## What you will do
Will you write out, word for word, the material below from the line containing "Taking a look at this, is" through the end, leaving out the pictures?

## A run of material
==========
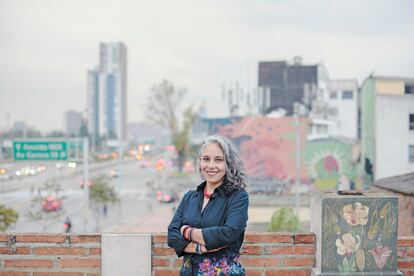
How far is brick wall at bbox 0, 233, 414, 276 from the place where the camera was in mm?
3375

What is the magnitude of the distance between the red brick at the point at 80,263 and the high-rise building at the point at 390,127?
21.4 m

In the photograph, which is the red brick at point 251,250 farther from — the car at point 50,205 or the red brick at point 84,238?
the car at point 50,205

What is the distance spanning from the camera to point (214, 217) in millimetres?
2434

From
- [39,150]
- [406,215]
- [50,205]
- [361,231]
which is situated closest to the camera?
[361,231]

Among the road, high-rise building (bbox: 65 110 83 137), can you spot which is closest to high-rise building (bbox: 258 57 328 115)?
the road

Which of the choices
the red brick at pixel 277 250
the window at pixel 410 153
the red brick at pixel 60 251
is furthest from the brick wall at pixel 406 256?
the window at pixel 410 153

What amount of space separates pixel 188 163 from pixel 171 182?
6.60m

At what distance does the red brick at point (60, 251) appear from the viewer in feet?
11.2

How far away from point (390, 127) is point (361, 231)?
2341cm

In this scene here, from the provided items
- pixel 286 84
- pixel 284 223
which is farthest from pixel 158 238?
pixel 286 84

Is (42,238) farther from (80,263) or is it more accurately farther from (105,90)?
(105,90)

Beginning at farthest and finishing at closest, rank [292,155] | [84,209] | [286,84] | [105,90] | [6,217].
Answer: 1. [105,90]
2. [286,84]
3. [292,155]
4. [6,217]
5. [84,209]

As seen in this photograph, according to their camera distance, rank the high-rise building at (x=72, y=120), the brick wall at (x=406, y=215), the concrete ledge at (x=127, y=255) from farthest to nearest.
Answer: the high-rise building at (x=72, y=120)
the brick wall at (x=406, y=215)
the concrete ledge at (x=127, y=255)

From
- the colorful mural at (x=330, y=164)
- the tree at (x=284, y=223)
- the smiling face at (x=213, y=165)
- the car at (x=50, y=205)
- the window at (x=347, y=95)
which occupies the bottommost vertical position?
the car at (x=50, y=205)
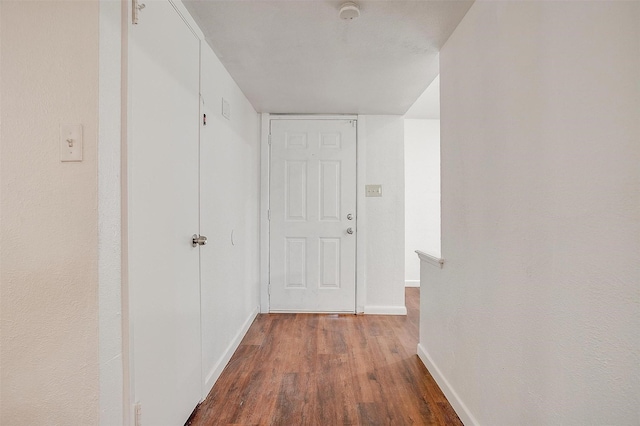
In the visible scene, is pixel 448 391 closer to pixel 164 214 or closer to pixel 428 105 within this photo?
pixel 164 214

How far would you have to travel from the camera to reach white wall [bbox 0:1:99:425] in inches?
40.1

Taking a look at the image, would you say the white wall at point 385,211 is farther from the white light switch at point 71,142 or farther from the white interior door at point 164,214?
the white light switch at point 71,142

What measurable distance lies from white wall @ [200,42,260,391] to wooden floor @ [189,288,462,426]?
0.62 ft

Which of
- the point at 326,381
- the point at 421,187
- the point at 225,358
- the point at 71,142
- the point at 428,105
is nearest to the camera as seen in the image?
the point at 71,142

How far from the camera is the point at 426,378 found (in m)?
→ 2.19

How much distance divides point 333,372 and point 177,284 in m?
1.27

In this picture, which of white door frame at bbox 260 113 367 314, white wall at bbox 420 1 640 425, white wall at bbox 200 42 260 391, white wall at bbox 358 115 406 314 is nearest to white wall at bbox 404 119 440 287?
white wall at bbox 358 115 406 314

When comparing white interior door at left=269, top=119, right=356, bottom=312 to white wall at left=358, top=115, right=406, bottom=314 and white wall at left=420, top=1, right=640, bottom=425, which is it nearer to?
white wall at left=358, top=115, right=406, bottom=314

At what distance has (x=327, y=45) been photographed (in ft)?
6.69

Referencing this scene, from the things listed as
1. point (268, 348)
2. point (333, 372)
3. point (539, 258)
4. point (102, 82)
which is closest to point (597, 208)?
point (539, 258)

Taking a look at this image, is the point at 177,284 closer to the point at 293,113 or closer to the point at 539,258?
the point at 539,258

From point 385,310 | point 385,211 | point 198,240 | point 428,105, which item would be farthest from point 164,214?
point 428,105

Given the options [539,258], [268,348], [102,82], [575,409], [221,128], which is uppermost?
[221,128]

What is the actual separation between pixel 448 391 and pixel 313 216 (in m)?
2.10
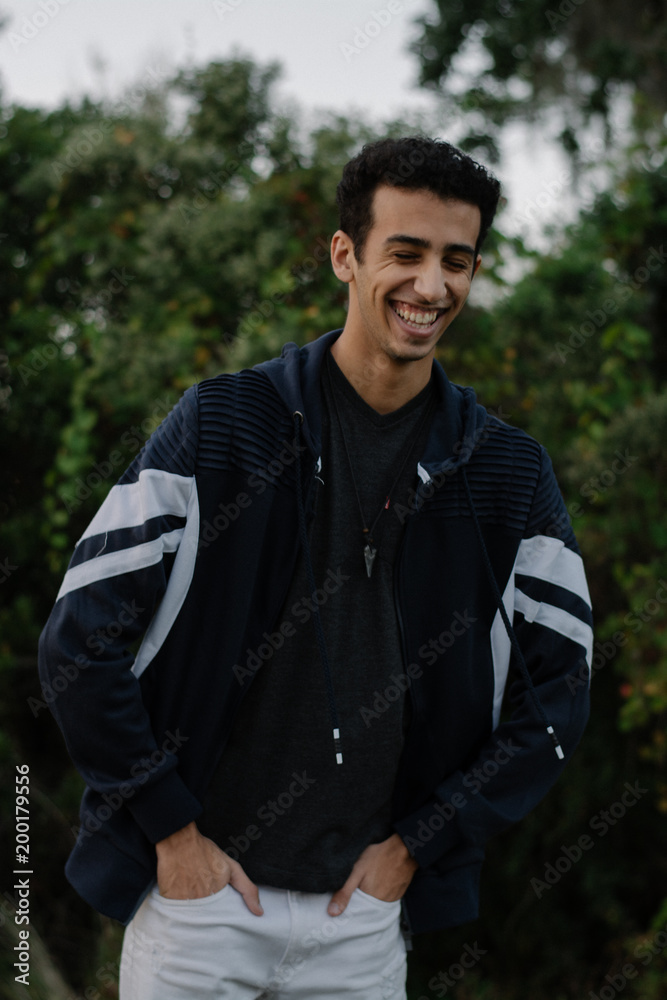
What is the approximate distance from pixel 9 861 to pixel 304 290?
2656 millimetres

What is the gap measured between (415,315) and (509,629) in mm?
722

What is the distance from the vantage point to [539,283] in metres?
3.69

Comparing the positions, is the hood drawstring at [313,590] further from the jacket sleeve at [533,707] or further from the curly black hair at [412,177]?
the curly black hair at [412,177]

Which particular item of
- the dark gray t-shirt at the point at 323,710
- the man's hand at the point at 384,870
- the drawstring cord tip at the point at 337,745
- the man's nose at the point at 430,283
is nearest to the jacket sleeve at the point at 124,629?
the dark gray t-shirt at the point at 323,710

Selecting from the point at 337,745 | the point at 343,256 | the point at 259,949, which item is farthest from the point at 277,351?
the point at 259,949

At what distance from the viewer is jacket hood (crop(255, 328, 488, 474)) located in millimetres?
1810

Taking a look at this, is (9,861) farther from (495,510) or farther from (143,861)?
(495,510)

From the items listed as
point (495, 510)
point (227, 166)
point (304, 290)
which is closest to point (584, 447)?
point (304, 290)

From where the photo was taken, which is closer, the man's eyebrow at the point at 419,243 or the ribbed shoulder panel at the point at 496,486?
the man's eyebrow at the point at 419,243

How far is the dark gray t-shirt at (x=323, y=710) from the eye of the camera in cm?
181

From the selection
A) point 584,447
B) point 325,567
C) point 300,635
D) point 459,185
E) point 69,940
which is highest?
point 459,185

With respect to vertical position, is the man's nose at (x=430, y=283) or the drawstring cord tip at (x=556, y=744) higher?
the man's nose at (x=430, y=283)

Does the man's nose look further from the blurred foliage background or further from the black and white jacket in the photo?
the blurred foliage background

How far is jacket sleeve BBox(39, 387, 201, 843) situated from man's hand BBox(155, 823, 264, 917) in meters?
0.04
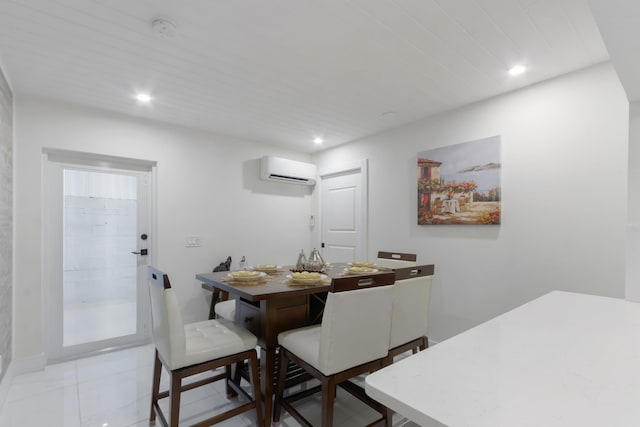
==========
## Complete output
Taking a look at this, is (9,861) farther from (495,510) or farther from (143,861)?
(495,510)

From the items listed as
point (495, 510)
point (227, 166)
point (304, 290)
which is closest to point (584, 447)?
point (304, 290)

From where the photo was taken, which is closer, the man's eyebrow at the point at 419,243 or the ribbed shoulder panel at the point at 496,486?
the man's eyebrow at the point at 419,243

How far is the dark gray t-shirt at (x=323, y=710) from the eye of the camera in cm?
181

From the selection
A) point 584,447
B) point 325,567
C) point 300,635
D) point 459,185
E) point 69,940
which is highest?
point 459,185

With respect to vertical position, is the man's nose at (x=430, y=283) or the drawstring cord tip at (x=556, y=744) higher?
the man's nose at (x=430, y=283)

Does the man's nose look further from the blurred foliage background or further from the black and white jacket in the photo?
the blurred foliage background

How far is jacket sleeve BBox(39, 387, 201, 843) situated from man's hand BBox(155, 823, 264, 917) in meters?
0.04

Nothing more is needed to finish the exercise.